To ensure our readers have up-to-date data, we also publish the rising level of carbon in the atmosphere every day and report extensively on the ominous rise of temperatures around the world.


4.

We will eliminate two-thirds of our emissions by 2030 and reduce our impact on nature

We recognise that our environmental impact has a wider footprint beyond greenhouse gas emissions, and so last year we announced we were undertaking a study to learn about the Guardian’s impact on nature. We have now published our findings and a plan of action.

As a first step, we are strengthening our procurement processes to assess suppliers on their environmental impact, and developing new guidance for staff to purchase sustainably.

We continue to measure our progress against our target to reduce greenhouse gas emissions by two-thirds by 2030. This goal has now been validated by the Science Based Targets initiative, a step we committed to in 2021.


5.

We will seek to decouple our business and finances from fossil-fuel extractive companies

The Guardian refused advertising from all fossil-fuel extractive companies from January 2020 – we are one of few media publishers to do this.

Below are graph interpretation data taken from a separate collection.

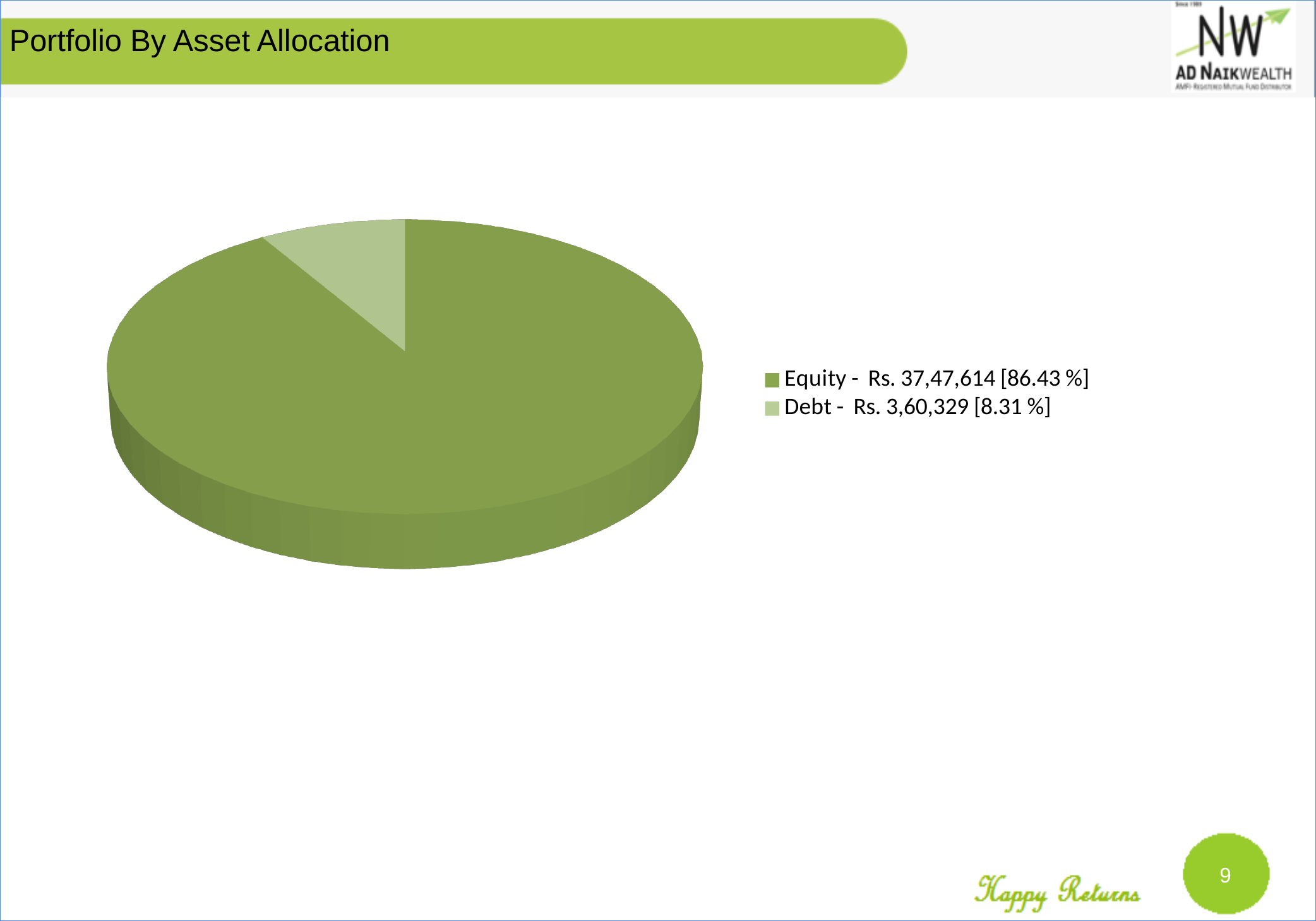
Which category has the smallest slice in the pie chart? Debt What is the difference between the Equity value and the Debt value? Rs. 33,87,285 Which category is shown in the lighter green colour in the pie chart? Debt What is the value for Debt in the pie chart? Rs. 3,60,329 What share of the pie does Debt represent? 8.31 % What is the value for Equity in the pie chart? Rs. 37,47,614 What type of chart is shown on the slide? Pie chart What share of the pie does Equity represent? 86.43 % Which category has the largest slice in the pie chart? Equity Which is larger, the value for Equity or the value for Debt? Equity How many categories are shown in the pie chart? 2 What is the title of the slide containing the pie chart? Portfolio By Asset Allocation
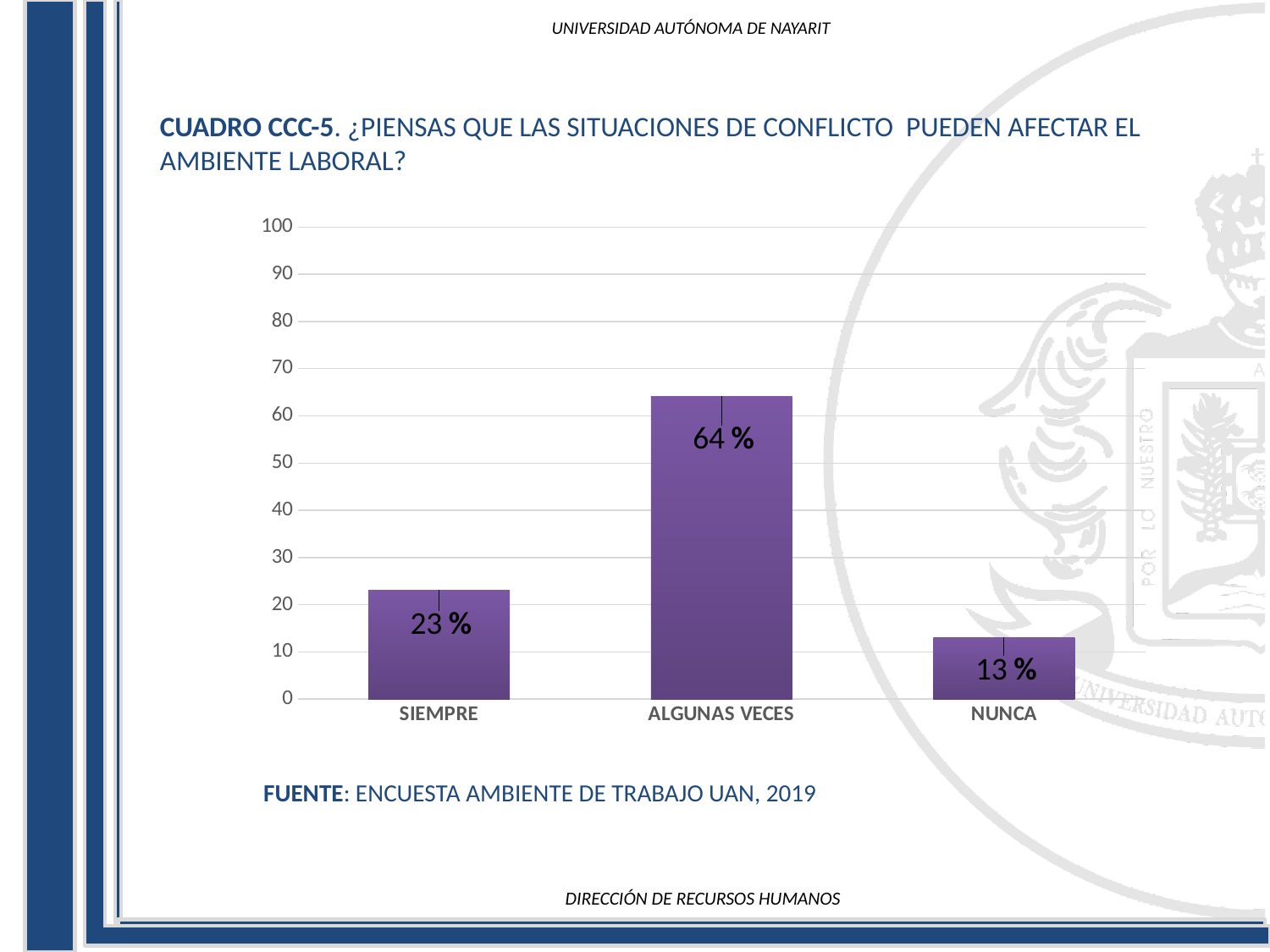
What is the value for ALGUNAS VECES? 64 % Is the value for ALGUNAS VECES greater or less than 50? greater How many categories are shown on the x axis? 3 Which category has the highest value? ALGUNAS VECES What is the difference between the values for ALGUNAS VECES and SIEMPRE? 41 % What source is cited below the chart? ENCUESTA AMBIENTE DE TRABAJO UAN, 2019 What is the value for NUNCA? 13 % Which is larger, the value for SIEMPRE or the value for NUNCA? SIEMPRE What kind of chart is shown on the slide? bar chart Which category has the lowest value? NUNCA What is the value for SIEMPRE? 23 % What is the difference between the values for SIEMPRE and NUNCA? 10 %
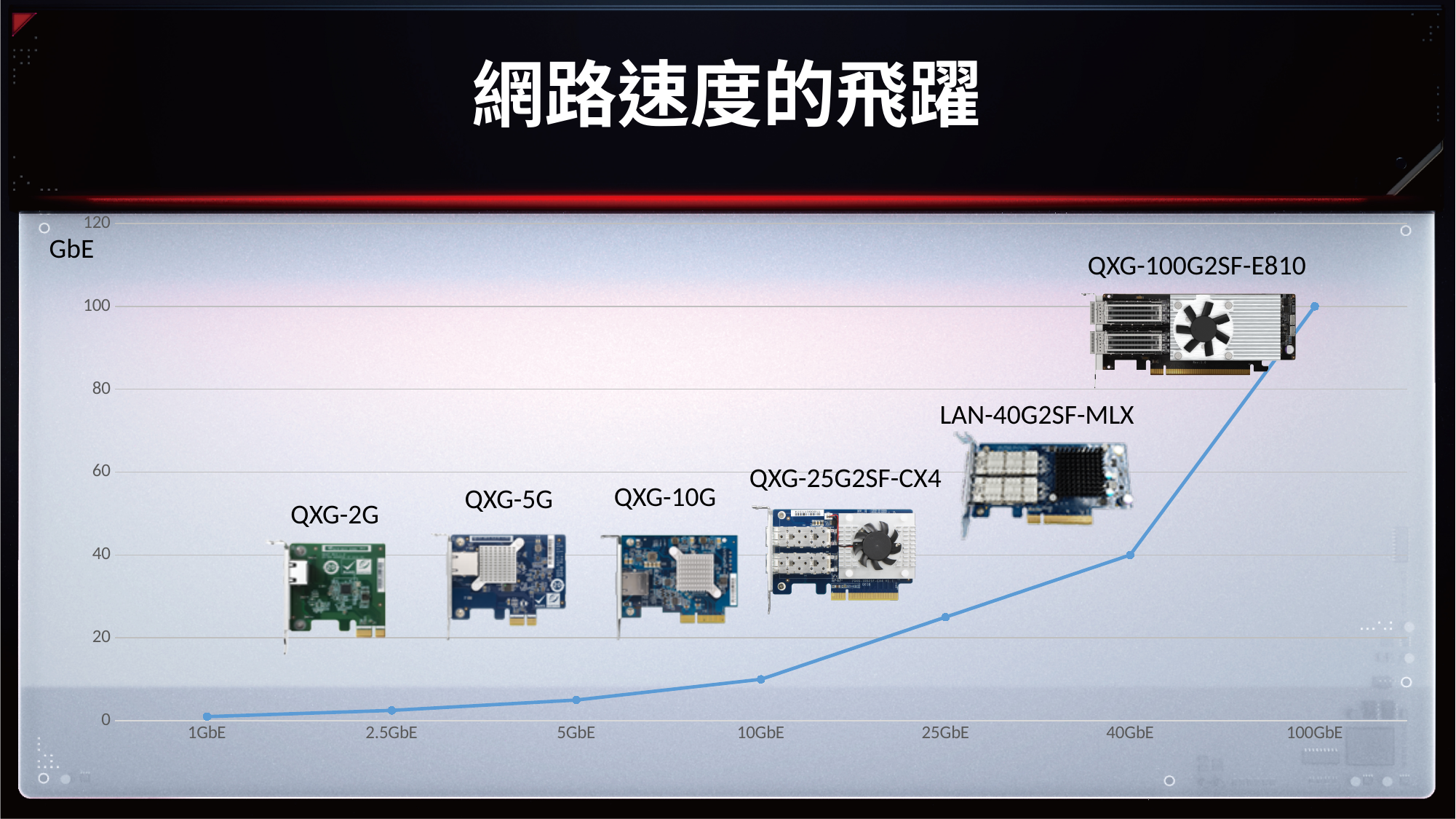
Do the values rise or fall moving from 1GbE to 100GbE along the x axis? rise What is the difference between the values plotted for 100GbE and 40GbE? 60 What is the value plotted for 40GbE? 40 Which product name is labelled next to the 40GbE point? LAN-40G2SF-MLX Which category has the highest plotted value? 100GbE Which is larger, the value for 40GbE or the value for 25GbE? 40GbE What is the value plotted for 100GbE? 100 Which category has the lowest plotted value? 1GbE Is the value for 10GbE greater or less than 20? less How many data points are plotted on the line? 7 What kind of chart is shown on the slide? line chart Is the value for 25GbE greater or less than 40? less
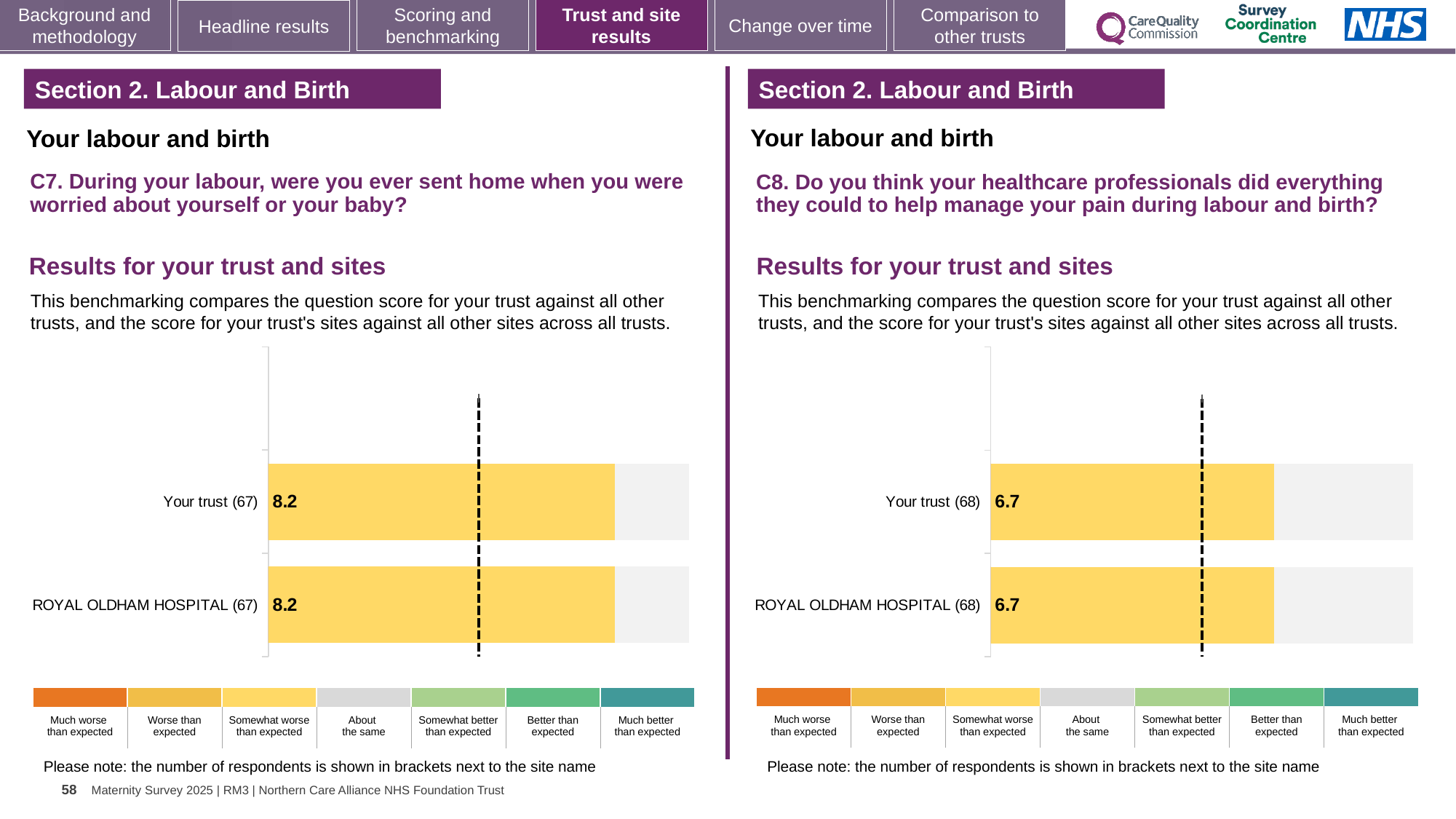
Is the Your trust score in the C7 chart on the left larger or smaller than the Your trust score in the C8 chart on the right? Larger In the C8 chart on the right, what is the score for Your trust? 6.7 In the C8 chart on the right, what is the score for ROYAL OLDHAM HOSPITAL? 6.7 In the C7 chart on the left, what is the score for ROYAL OLDHAM HOSPITAL? 8.2 How many bars are plotted in the C7 chart on the left? 2 In the C7 chart on the left, what is the difference between the score for Your trust and the score for ROYAL OLDHAM HOSPITAL? 0 In the C7 chart on the left, what is the score for Your trust? 8.2 How many bars are plotted in the C8 chart on the right? 2 In the C8 chart on the right, how many respondents are shown in brackets next to ROYAL OLDHAM HOSPITAL? 68 What kind of chart is used in the C7 chart on the left? Bar chart In the C7 chart on the left, how many respondents are shown in brackets next to Your trust? 67 In the C8 chart on the right, what is the difference between the score for Your trust and the score for ROYAL OLDHAM HOSPITAL? 0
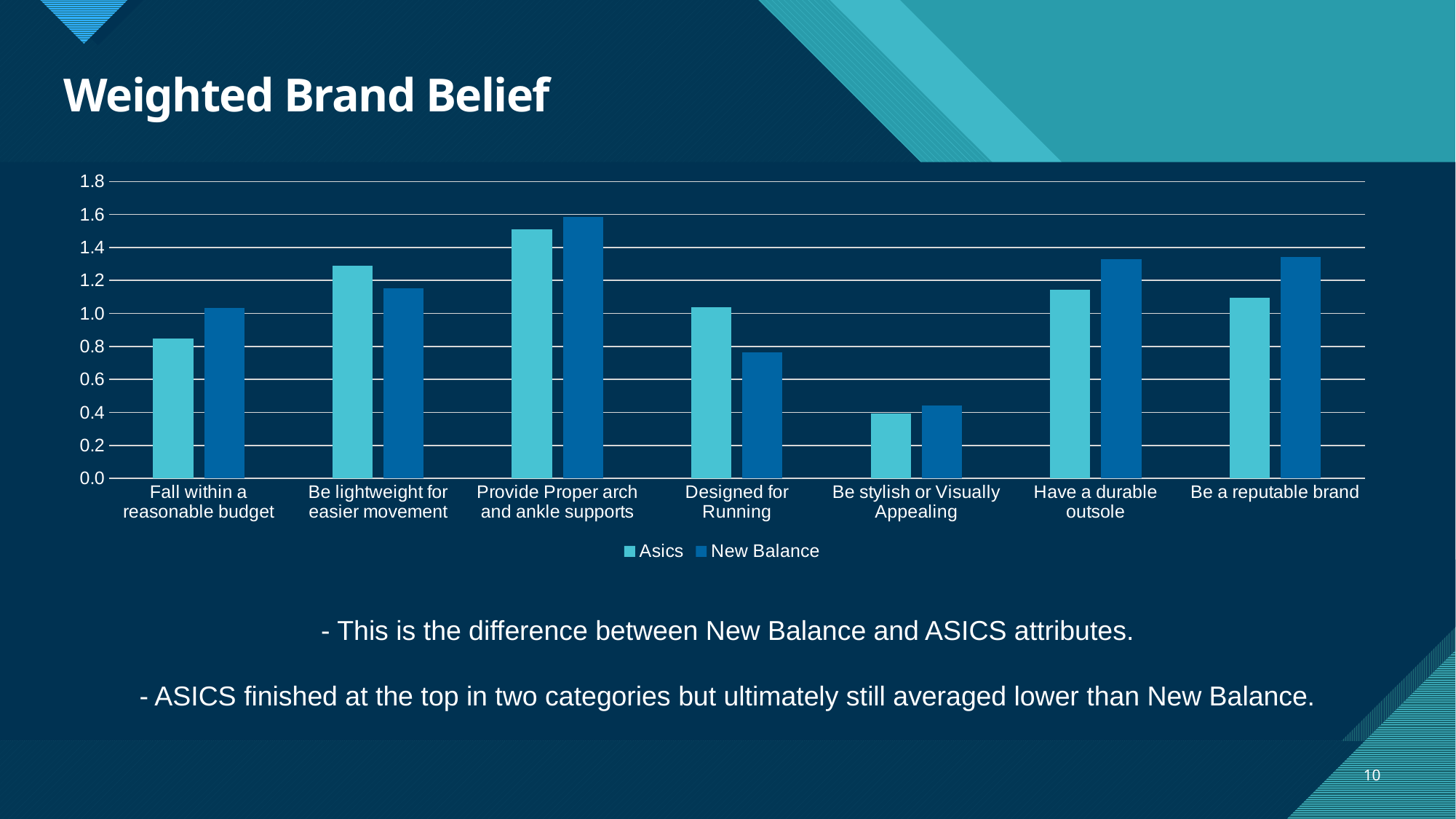
Is the New Balance value for 'Be a reputable brand' greater or less than 1.2? greater For 'Have a durable outsole', which series has the larger value, Asics or New Balance? New Balance For 'Designed for Running', which series has the larger value, Asics or New Balance? Asics Which category has the lowest New Balance value? Be stylish or Visually Appealing How many series does the legend list? 2 Which category has the lowest Asics value? Be stylish or Visually Appealing What kind of chart is shown on the slide? bar chart What is the title of the chart on the slide? Weighted Brand Belief How many categories are shown on the x axis? 7 Is the Asics value for 'Provide Proper arch and ankle supports' greater or less than 1.4? greater Which category has the highest Asics value? Provide Proper arch and ankle supports Is the Asics value for 'Fall within a reasonable budget' greater or less than 1.0? less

Since we announced our pledge to divest the Scott Trust endowment from fossil fuels in 2015, we have almost fully eliminated our exposure in our public portfolio, and we are using our private portfolio to speed up the transition to renewable energy use. The endowment is also taking steps to understand the impact of its investments on the climate emergency and nature loss, and identify ways for mitigation. The endowment is a participating investor in Nature Action 100, a global investor initiative to drive greater corporate ambition and action.


6.

We will be transparent about our progress

This year we published our latest sustainability and positive impact report, detailing our greenhouse gas emissions, and the steps we are taking to reduce them. Emissions fell by 30% in the first two years of our 10-year plan. We recently completed our emissions audit for our most recent financial year; these results will be published in the coming months. Reducing our carbon emissions will also reduce our impact on nature, so we also intend to incorporate biodiversity into our emissions reduction plan.

The Guardian was the first major international news organisation to achieve B Corp status in 2019 and we re-certified in 2023, increasing our overall score and making progress in almost every category. This reflects many improvements we have made to our governance, employment policies and environmental performance over the past three years.